After general instructions and a review of the evidence of the State and the defendant, the court declared and explained the elements of second degree murder and manslaughter. The court explained the circumstances under which it would be the jury's duty to find the defendant guilty of second degree murder. Thereafter, the court charged the jury that if it found the defendant not guilty of second degree murder, it would be their duty to determine whether he was guilty of manslaughter.
Proximate cause is an element of second degree murder and manslaughter. If the jury did not find from the evidence and beyond a reasonable doubt that Redfern's death resulted proximately from the gunshot wounds inflicted by the defendant, it could not convict him of either offense. Nowhere in the charge did the judge declare and explain that before the jury could find the defendant guilty of manslaughter, it must find that Redfern's death was proximately caused by the gunshot wounds inflicted by the defendant. The charge with respect to manslaughter and self-defense presupposes that Redfern's death was caused by the gunshot wounds. If the jury followed the charge, it was bound to find the defendant guilty of manslaughter unless it found he acted in self-defense. The defendant was entitled to an explicit instruction that the burden was on the State to satisfy the jury from the evidence and beyond a reasonable doubt that the defendant intentionally shot and wounded Redfern and that his death was proximately caused by such wounds. The necessity for such an instruction was not obviated by the presence of plenary evidence to support such a finding. State v. Ramey, supra.

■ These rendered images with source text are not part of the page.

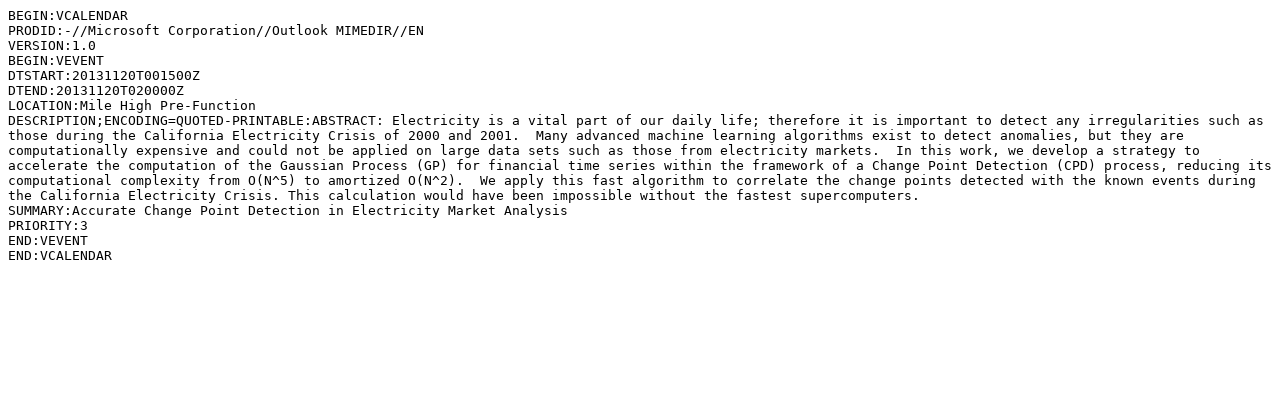

--- FILE ---
content_type: text/plain
request_url: https://sc13.supercomputing.org/schedule/SC13_Event_spost144-evid=spost144.vcs.txt
body_size: 402
content:
BEGIN:VCALENDAR
PRODID:-//Microsoft Corporation//Outlook MIMEDIR//EN
VERSION:1.0
BEGIN:VEVENT
DTSTART:20131120T001500Z
DTEND:20131120T020000Z
LOCATION:Mile High Pre-Function
DESCRIPTION;ENCODING=QUOTED-PRINTABLE:ABSTRACT: Electricity is a vital part of our daily life; therefore it is important to detect any irregularities such as those during the California Electricity Crisis of 2000 and 2001.  Many advanced machine learning algorithms exist to detect anomalies, but they are computationally expensive and could not be applied on large data sets such as those from electricity markets.  In this work, we develop a strategy to accelerate the computation of the Gaussian Process (GP) for financial time series within the framework of a Change Point Detection (CPD) process, reducing its computational complexity from O(N^5) to amortized O(N^2).  We apply this fast algorithm to correlate the change points detected with the known events during the California Electricity Crisis. This calculation would have been impossible without the fastest supercomputers.
SUMMARY:Accurate Change Point Detection in Electricity Market Analysis
PRIORITY:3
END:VEVENT
END:VCALENDAR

The State's contention that the charge when considered contextually as a whole is without error is untenable. The mere statement by the court that the defendant contended that Redfern's death was not proximately caused by the gunshot wounds in face of the court's failure to give an explicit instruction with respect to the element of proximate cause magnifies the error rather than curing it. No statement of the defendant's contentions regarding proximate cause could remove the prejudicial effect of the presumptions made in the charge with respect to manslaughter and self-defense that the defendant fired "the fatal shot" or "killed" Redfern in self-defense. Moreover, the recital of the defendant's contentions in this regard in the absence of an explicit instruction regarding the element of proximate cause, in our opinion, carries a clear implication that the burden was on the defendant to prove that Redfern's death was not proximately caused by the wounds inflicted by the defendant.
Since there must be a new trial, it is not necessary that we discuss defendant's other assignments of error.
For error in the charge, the defendant is entitled to a
New trial.
Chief Judge BROCK and Judge CLARK concur.